Sunday, March 07, 2010

From Memory

I almost missed today’s choir fest.  It was just one more thing in a very busy weekend.  I had been to exactly one rehearsal.  After all is said and done, it was such a learning experience (in a good way).

At our rehearsal on Thursday night, our choir director said several of the choirs had already pulled out, saying the snow had interfered with their practice schedule.  He pleaded with people to say yes to showing up today so we could actually sing our piece.  My husband and I reluctantly agreed to spend the afternoon in Rockville, singing Jewish music with 4 other choirs.

The idea was to sing several pieces with the other choirs and then let each choir do a piece on its own.  Our piece happened to be L’Dor Va Dor (From Generation to Generation) by Charles Osborne, a piece I knew fairly well. 

But then our director informed us we would be singing our piece from memory.  I’ve always known that choirs sing 100% better when they can watch their director and not have their heads buried in the music.  Yikes!  All I could think of was what would happen if I came in at the wrong time, or sang the wrong words, or just forgot altogether.

We sang the piece at yesterday’s bat mitzvah service and did a reasonably good job.  There was only one entrance that we totally blew.  But instead of a choir of 20 people, we had only 11 today, not even 3 on every part.
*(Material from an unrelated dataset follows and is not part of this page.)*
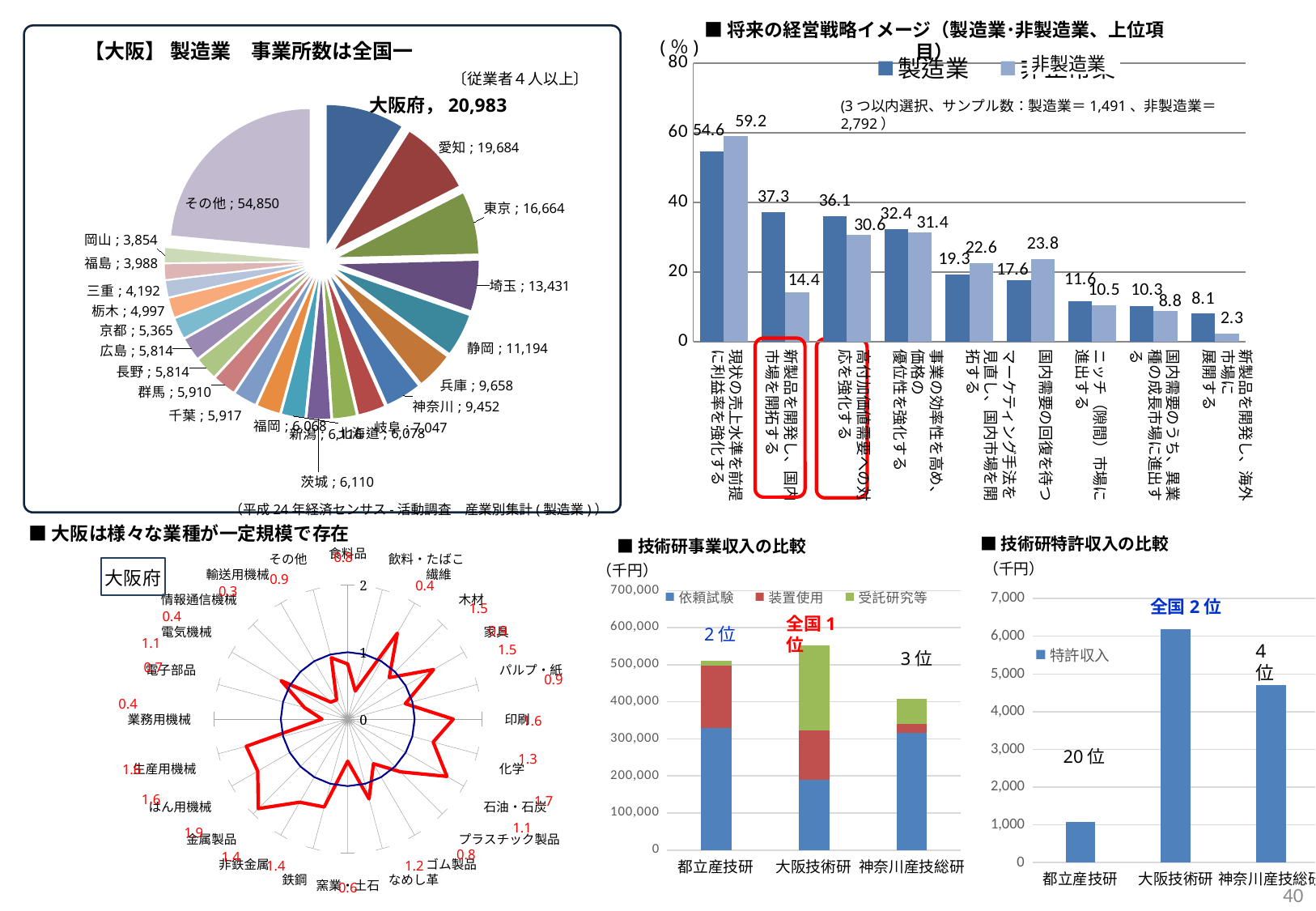
In the pie chart titled 【大阪】製造業 事業所数は全国一, what is the value for 大阪府? 20,983 In the bar chart titled 将来の経営戦略イメージ, how many categories are shown on the x axis? 9 In the chart titled 技術研事業収入の比較, what kind of chart is it? stacked bar chart In the chart titled 技術研特許収入の比較, which institution has the highest value? 大阪技術研 In the radar chart titled 大阪は様々な業種が一定規模で存在, what is the value for 化学? 1.3 In the pie chart titled 【大阪】製造業 事業所数は全国一, what is the value for 東京? 16,664 In the pie chart titled 【大阪】製造業 事業所数は全国一, what is the difference between 大阪府 and 愛知? 1,299 In the bar chart titled 将来の経営戦略イメージ, what is the 製造業 value for 新製品を開発し、国内市場を開拓する? 37.3 In the bar chart titled 将来の経営戦略イメージ, which category has the highest 製造業 value? 現状の売上水準を前提に利益率を強化する In the chart titled 技術研事業収入の比較, is the total for 神奈川産技総研 greater or less than 500,000? less In the bar chart titled 将来の経営戦略イメージ, how many series does the legend list? 2 In the bar chart titled 将来の経営戦略イメージ, what is the 非製造業 value for 国内需要の回復を待つ? 23.8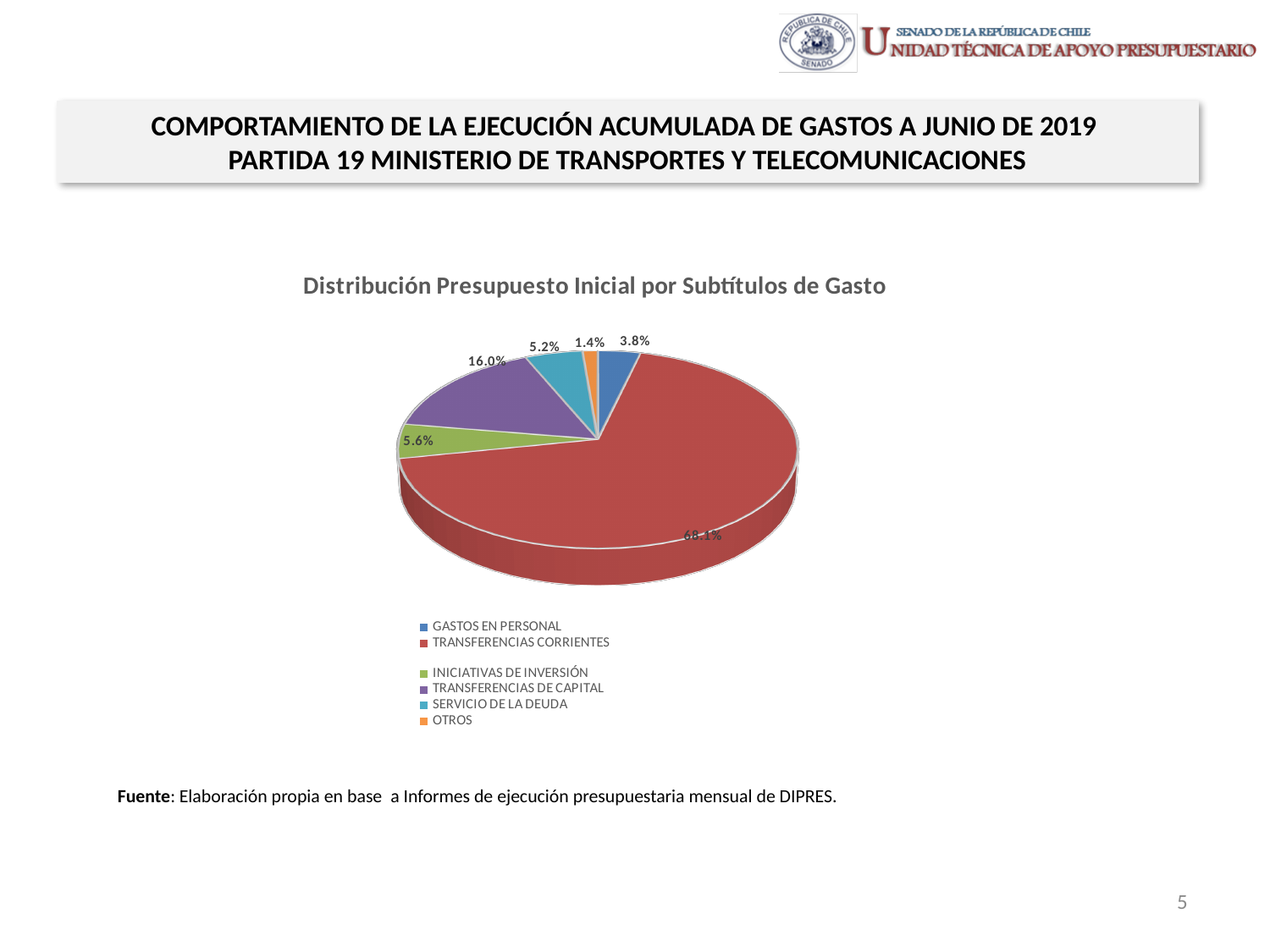
What share of the pie is TRANSFERENCIAS CORRIENTES? 68.1% What share of the pie is TRANSFERENCIAS DE CAPITAL? 16.0% What share of the pie is GASTOS EN PERSONAL? 3.8% What is the difference between the shares of TRANSFERENCIAS DE CAPITAL and INICIATIVAS DE INVERSIÓN? 10.4% What is the title of the chart? Distribución Presupuesto Inicial por Subtítulos de Gasto How many categories does the legend list? 6 Which category has the largest share of the pie? TRANSFERENCIAS CORRIENTES Which category has the smallest share of the pie? OTROS Which is larger, the share for INICIATIVAS DE INVERSIÓN or the share for GASTOS EN PERSONAL? INICIATIVAS DE INVERSIÓN What kind of chart is shown on the slide? pie chart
We had a brief but productive rehearsal.  As we got up to sing when it was our turn, we reluctantly left our notebooks behind.  We sang with all our hearts (in Hebrew) “From generation to generation, we will make known Your greatness.”  Standing in a horseshoe shape, we could hear each other, we could see our director.  The piece came alive as it never had before.  It was so much better than any other piece, because everyone else still had their heads buried in the music.

After we sat down, I whispered to our director, “Please don’t ever let me try to wimp out again.  That was so much fun!”

We all agreed how different it felt to sing without music, how it made us feel like we were singing as one voice.

Our director was so excited that he actually called us at home as we were stirring our dinner risotto.  He wanted to thank us for coming and to talk about how we could keep up this momentum.

This was just one more reminder that we should never underestimate our ability to do things that seem so daunting.  It’s a real rush to succeed!


Blogger Cyndy said...

Yes it is! Congratulations on your performance - will a piano piece performed from memory be next?

11:50 PM  
Blogger Barbara said...

Cyndy -- I think I have a better ear for singing than I do for piano. I am still terrified at the idea of playing anything by memory on the piano. But after today, I will never say never!

12:06 AM  
Blogger Pauline said...

Wish I'd been there to hear it!

6:46 AM  
Blogger Russell said...

Good for you! And good for those who were fortunate to hear you!

How does the expression go? To push beyond your comfort zone. Is that it?

Sounds to me like you expanded your comfort zone and that is good!

Take care.

7:01 AM  
Anonymous Anonymous said...

I love this! Congratulations! Ditto Pauline; wish I'd been there.

And I can s-o-o relate about the benefits of performing w/o sheet music or charts, both when I perform as a "front person" myself and as I watch/listen to the choruses I accompany deal with the same question.


9:44 AM  
Blogger Kristin said...

It "sounds" like a great experience!